Disgust touched Anne. She had felt the man's spirit, but now his body obstructed her vision. She could think of nothing but those scarred hands, and wide, rather heavy lips caressing the clean daintiness of the girl.

"It makes me sick," she said in a tight, hard tone. "A leader of men, a kind of prophet of the oppressed living like that! It's sickening."

Roger looked at her quickly. "What has his private life to do with it? He is a leader, a prophet."

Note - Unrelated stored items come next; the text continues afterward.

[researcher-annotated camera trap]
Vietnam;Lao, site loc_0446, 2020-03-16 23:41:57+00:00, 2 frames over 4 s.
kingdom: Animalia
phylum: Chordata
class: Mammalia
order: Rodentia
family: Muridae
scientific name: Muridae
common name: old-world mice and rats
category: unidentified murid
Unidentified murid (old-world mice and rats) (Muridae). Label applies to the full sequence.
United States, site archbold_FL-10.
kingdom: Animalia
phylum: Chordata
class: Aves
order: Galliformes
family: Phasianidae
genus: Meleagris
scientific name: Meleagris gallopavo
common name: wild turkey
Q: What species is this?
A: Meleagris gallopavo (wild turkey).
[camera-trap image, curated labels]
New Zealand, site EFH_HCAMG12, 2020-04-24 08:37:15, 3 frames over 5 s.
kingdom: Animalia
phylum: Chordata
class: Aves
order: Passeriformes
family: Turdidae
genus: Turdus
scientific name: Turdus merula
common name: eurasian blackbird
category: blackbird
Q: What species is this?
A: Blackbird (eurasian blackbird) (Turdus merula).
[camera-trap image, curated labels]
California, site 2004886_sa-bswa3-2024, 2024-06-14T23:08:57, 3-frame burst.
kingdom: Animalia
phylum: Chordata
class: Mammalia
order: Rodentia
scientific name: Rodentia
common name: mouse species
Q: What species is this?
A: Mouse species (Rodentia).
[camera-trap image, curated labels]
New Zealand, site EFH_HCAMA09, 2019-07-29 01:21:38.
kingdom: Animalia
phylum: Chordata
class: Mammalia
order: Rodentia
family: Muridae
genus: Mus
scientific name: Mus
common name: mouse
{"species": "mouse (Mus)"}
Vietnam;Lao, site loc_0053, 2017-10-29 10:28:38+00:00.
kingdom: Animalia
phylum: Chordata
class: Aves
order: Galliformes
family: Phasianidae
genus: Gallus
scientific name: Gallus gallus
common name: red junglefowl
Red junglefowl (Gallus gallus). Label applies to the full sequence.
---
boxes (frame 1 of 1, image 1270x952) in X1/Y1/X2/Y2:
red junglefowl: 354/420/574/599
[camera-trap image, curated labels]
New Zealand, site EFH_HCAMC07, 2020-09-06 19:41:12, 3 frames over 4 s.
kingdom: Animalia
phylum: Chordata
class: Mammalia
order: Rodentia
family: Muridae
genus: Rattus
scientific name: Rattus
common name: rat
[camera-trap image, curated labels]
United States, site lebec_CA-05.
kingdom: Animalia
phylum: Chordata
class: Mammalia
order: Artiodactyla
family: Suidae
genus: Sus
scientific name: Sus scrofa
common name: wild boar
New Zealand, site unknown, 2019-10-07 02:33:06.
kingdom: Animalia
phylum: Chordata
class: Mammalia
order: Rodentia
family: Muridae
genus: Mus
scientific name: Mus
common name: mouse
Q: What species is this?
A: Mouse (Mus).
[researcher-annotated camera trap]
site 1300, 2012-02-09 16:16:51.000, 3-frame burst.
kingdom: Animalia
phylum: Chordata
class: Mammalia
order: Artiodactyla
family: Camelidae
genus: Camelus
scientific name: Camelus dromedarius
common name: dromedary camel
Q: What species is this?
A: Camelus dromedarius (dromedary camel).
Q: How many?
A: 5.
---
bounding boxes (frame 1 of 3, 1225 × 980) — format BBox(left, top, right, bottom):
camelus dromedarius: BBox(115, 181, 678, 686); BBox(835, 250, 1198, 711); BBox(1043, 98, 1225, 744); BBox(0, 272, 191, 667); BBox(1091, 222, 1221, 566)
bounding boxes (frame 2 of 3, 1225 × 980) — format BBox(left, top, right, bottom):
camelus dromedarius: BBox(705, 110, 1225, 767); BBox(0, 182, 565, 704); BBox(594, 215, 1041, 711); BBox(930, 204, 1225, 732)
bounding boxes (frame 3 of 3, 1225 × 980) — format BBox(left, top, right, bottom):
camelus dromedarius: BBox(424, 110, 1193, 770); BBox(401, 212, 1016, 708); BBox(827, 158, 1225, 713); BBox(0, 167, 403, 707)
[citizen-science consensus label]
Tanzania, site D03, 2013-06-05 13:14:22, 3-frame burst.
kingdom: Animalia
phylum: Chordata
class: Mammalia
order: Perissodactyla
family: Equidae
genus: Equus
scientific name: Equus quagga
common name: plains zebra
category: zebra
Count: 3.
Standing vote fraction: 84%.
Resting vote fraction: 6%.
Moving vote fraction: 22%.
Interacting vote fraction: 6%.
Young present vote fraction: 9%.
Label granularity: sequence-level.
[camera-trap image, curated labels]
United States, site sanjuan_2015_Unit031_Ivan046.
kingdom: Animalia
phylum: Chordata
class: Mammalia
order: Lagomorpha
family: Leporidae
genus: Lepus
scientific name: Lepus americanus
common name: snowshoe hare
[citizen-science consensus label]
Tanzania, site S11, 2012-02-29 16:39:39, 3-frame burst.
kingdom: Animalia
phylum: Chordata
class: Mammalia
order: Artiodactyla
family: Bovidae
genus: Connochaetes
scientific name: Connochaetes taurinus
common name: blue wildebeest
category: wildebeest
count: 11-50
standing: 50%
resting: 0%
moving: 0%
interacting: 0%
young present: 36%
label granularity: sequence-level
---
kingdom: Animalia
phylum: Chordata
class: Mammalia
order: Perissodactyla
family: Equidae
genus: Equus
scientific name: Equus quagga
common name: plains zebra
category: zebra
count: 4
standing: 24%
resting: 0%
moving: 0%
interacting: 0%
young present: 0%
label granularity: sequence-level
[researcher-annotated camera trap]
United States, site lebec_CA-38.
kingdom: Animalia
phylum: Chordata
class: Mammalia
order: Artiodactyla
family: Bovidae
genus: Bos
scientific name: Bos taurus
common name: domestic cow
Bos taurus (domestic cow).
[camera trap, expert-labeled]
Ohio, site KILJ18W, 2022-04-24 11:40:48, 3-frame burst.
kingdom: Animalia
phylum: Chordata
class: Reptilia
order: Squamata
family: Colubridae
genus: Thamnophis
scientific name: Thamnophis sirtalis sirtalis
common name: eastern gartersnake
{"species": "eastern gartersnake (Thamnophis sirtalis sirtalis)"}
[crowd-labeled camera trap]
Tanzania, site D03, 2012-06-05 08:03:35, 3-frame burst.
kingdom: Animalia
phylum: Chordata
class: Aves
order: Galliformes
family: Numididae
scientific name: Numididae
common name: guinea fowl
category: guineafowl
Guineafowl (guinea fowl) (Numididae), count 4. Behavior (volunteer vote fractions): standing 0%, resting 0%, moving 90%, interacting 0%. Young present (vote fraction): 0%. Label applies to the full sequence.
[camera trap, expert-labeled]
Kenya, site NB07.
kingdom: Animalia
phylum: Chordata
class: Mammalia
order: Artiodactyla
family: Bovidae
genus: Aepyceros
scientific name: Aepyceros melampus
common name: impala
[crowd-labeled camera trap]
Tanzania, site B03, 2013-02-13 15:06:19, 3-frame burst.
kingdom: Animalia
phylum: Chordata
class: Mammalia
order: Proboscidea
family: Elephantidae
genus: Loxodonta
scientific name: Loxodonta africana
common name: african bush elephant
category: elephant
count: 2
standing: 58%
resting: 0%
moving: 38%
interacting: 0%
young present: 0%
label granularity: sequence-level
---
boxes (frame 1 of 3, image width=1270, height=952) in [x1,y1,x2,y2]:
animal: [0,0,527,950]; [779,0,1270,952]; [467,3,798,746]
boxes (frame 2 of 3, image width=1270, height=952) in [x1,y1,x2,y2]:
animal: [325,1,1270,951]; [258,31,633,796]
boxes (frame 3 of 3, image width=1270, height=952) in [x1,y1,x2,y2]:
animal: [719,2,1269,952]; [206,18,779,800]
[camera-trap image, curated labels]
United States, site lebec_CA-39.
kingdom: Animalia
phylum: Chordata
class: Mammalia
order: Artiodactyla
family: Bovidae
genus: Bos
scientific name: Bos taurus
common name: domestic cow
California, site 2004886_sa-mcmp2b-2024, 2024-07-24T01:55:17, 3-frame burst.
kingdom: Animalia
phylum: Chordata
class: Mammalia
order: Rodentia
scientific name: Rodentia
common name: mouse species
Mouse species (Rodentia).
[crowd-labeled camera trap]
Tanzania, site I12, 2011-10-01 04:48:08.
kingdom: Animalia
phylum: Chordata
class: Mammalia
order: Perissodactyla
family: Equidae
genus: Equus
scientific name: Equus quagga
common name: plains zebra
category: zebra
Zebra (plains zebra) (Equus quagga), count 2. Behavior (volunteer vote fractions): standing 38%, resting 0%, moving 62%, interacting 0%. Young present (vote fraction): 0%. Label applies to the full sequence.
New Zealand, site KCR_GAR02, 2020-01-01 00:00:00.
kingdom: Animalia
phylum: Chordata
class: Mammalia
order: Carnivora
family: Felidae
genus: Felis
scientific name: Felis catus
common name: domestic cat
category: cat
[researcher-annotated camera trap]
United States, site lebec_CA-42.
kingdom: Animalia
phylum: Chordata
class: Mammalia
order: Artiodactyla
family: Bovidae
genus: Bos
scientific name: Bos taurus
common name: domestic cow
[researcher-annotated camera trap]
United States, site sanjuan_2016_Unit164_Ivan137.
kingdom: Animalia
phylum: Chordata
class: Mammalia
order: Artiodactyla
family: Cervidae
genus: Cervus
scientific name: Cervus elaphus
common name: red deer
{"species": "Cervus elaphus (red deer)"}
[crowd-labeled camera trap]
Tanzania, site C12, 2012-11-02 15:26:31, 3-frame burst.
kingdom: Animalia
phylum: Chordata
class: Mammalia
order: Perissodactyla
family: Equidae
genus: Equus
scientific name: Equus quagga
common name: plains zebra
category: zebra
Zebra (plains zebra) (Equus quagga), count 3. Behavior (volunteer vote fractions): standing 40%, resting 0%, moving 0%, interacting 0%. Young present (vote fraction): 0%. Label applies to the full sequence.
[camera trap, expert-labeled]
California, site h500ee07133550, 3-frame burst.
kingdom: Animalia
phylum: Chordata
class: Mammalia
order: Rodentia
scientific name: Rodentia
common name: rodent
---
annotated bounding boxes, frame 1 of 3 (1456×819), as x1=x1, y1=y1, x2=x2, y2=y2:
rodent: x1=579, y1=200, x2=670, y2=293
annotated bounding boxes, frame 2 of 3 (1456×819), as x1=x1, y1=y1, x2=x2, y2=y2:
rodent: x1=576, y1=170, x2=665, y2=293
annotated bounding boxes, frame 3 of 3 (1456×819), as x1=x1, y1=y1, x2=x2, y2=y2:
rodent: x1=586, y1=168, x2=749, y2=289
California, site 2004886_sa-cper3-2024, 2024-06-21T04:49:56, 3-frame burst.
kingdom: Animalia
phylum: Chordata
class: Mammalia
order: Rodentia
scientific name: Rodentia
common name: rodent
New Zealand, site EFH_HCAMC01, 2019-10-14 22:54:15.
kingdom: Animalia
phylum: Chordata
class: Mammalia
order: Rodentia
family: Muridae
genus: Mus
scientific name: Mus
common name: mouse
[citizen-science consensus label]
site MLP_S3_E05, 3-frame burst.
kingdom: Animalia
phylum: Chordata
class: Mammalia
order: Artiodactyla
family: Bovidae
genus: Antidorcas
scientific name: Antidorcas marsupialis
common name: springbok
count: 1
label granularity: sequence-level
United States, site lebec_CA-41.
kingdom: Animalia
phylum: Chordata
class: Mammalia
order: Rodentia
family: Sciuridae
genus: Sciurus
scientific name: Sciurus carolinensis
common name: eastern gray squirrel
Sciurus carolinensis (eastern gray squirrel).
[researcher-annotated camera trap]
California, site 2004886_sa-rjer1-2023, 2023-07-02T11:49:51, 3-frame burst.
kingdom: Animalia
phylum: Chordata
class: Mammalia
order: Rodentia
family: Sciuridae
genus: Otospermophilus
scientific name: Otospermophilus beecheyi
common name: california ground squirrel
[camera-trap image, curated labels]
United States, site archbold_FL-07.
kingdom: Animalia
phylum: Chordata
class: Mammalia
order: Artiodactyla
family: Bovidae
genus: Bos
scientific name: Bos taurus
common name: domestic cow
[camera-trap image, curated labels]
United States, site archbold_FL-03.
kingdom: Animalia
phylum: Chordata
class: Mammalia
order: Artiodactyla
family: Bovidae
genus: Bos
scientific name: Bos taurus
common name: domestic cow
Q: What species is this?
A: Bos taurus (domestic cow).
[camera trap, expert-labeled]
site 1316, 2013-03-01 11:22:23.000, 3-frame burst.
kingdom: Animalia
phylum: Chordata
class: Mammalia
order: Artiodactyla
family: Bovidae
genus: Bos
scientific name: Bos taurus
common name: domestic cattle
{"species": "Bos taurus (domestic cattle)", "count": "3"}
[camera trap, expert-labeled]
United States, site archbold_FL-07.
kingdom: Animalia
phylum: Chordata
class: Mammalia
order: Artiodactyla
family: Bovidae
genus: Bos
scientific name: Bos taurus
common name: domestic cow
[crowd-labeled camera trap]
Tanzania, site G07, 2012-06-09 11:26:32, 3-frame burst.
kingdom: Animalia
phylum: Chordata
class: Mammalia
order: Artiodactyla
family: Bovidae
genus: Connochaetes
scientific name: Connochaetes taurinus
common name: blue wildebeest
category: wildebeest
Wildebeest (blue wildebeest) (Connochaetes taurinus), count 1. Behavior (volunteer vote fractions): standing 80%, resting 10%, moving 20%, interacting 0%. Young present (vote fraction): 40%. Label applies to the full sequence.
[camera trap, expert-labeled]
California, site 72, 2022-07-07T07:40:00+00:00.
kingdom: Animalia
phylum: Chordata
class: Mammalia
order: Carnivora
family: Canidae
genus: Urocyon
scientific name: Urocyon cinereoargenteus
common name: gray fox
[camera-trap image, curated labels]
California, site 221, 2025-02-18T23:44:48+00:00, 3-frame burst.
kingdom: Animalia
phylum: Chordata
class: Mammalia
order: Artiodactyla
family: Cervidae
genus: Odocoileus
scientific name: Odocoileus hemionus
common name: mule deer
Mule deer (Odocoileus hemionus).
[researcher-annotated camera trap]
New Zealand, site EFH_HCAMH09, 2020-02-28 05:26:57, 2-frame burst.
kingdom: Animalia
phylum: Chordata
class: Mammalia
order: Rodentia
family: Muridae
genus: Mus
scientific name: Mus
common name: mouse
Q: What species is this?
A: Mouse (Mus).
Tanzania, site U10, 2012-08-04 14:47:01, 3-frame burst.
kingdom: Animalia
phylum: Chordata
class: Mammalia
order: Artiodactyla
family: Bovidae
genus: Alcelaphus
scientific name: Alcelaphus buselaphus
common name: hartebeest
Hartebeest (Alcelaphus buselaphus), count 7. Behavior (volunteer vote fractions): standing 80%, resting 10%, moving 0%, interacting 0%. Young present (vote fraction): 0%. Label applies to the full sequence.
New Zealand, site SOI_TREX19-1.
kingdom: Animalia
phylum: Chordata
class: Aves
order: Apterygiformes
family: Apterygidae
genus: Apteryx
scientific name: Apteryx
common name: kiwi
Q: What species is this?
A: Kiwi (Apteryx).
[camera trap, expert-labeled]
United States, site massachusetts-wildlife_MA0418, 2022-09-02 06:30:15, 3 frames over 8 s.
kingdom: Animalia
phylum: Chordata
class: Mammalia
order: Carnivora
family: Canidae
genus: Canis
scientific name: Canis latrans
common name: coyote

"It has a lot to do with it. For a moment there, he looked as if he were really seeing visions, clean, high, unselfish ideals. It's a pity he can't see himself and—and that child."

"Rubbish, Anne. She's no child. He probably didn't kidnap her."

"Nor will Hilary Wainwright and those men Tom O'Connell despises kidnap the strike-breakers," Anne went on hotly. "They will come of their own free wills—'the poor, deluded victims, fooled with promises.'"

Roger looked at her helplessly. He wished he had not taken Anne's arm, because now, he could not very well drop it. If he did, Anne would think he was angry. And he was not angry.

They walked on again in silence, until Anne asked with a pecking, personal intrusion into the calm he had captured again in the silence:

"Does Katya Orloff live with some one too?"

"I don't know," Roger answered impatiently. "Really, Anne, I don't know anything about the private lives of any of them."